> _Prompt 1_
Please rewrite the part of the Sofia air pollution analysis that opens with the words containing "The Hourly Readings were" and closes with "Jan 2018 onwards.", putting "monitoring sites" in place of "stations".
> _Prompt 2_
According to the Sofia air pollution analysis, since when has station BG0054A stopped taking pollution readings?

Sofia City's Air Pollution Problem Analysis
Viz & Insights
Spatio-temporal Analysis of Official Air Quality [Task 1]
The Daily / Hourly Trends. View the interactive Tableau design here: [1]
Patterns |
Visualization |
1. Setting the scene – General Overview of the data readings
The pollution recordings were broken down into monthly series and it was observed that the data between Feb 17 to Oct 17 is missing. To prevent the missing data from skewing the rest of the analysis, we exclude all readings taken in 2017.
It is also essential to note that the data has been transformed into two data sets based on time frame, namely daily and hourly.
The hourly data has been recomputed into daily, by averaging out the hourly readings, and added to the daily data set. This allows for clearer investigation by first looking at the daily observations, before delving and zooming into the hourly data set.
.
|
|
2.Seasonality
When aggregating the average data taken across the official stations, it is clear that the average readings for months in Dec and January are above the stipulated safety level by EFA for PM10. As this is an overall outlook, we look zoom into respective years across the respective stations to see if there are any interesting pointers worth investigating.
The trend appears to be relatively consistent across the years. Thus when looking at the meteorological parameters we will see if there are similar patterns, proportionally or inversely proportionally, that may explain then pollution trend.
|
|
3. In-depth Analysis (Daily Reading)
Station - BG0040A: PM10 readings start to pike in Nov and drop in Jan. Minimal breach of safely level between Feb to Oct. This trend is consistent across the years.
Station - BG0050A: PM10 readings start to pike in Nov and drop in Jan. Minimal breach of safely level between Feb to Oct. This trend is consistent across the years.
Station - BG0052A: PM10 readings start to pike in Nov and drop in Jan. But readings Dec and Jan are exceptionally high. in Minimal breach of safely level between Feb to Oct. This trend is consistent across the years.
Station - BG0054A: The station has ceased to take pollution readings since Oct 2015. Station has not been taking records for the past 3 years.
Station - BG0073A: PM10 readings start to pike in Oct and drop in Feb. While the severity of pollution seems to dip since 2016, the pollution in the months of Dec and Jan remains dreadful.
Station - BG0079A: Station began its operations in 2018.
|
|
4. In-depth Analysis (Hourly Readings)
The Hourly Readings were taken from 2016. However the not all the readings were taken consistently across the stations. As we have also excluded data set from 2017 due ti missing readings, we will be investigating on the hourly readings across stations from the Jan 2018 onwards.
Jan Readings was high as expected.
Anamoly Servere pollution readings observed on :
1) wee hours of 17 & 18 Feb (stations BG0050A, BG0073A, BG0079A)
2) wee hours of 18 Mar (stations BG0050A, BG0052A, BG0073A, BG0079A. Data Missing for BG0040A.)
3) morning for the month of Apr at station BG0040A.

> _Entries provided_
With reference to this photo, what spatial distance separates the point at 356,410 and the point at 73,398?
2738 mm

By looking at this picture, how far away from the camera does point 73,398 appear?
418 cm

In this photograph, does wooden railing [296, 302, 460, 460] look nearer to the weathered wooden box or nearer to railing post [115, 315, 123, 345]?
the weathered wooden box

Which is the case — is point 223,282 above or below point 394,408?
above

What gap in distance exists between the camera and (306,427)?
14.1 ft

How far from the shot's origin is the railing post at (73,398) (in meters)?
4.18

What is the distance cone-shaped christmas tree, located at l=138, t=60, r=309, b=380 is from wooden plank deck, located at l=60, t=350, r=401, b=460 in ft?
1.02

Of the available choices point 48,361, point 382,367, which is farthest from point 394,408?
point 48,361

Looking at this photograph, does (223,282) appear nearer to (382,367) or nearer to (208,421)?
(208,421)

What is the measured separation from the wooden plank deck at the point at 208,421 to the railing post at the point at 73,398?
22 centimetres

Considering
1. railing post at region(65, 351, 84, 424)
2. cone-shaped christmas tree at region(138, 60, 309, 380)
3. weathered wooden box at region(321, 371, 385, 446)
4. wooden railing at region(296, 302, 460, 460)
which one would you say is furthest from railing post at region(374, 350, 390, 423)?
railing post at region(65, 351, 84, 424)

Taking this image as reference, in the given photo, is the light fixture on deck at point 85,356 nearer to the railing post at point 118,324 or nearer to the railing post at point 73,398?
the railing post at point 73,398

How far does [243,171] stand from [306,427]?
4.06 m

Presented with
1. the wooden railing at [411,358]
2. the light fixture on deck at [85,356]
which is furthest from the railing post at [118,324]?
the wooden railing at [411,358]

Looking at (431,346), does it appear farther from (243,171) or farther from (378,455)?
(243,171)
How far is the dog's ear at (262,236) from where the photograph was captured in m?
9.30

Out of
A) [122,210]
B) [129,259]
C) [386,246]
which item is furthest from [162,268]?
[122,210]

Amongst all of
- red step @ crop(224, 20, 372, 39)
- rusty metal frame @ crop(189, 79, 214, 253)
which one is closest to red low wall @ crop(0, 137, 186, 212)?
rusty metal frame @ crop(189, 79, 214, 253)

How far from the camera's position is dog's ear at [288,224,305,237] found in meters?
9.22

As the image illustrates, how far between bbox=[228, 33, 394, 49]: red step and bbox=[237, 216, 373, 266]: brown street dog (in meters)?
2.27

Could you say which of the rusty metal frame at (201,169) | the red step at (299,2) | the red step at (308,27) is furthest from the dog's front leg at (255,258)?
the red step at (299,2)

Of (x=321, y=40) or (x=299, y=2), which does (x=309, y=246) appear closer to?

> _Expected answer 1_
The Hourly Readings were taken from 2016. However the not all the readings were taken consistently across the monitoring sites. As we have also excluded data set from 2017 due ti missing readings, we will be investigating on the hourly readings across monitoring sites from the Jan 2018 onwards.

> _Expected answer 2_
Since Oct 2015.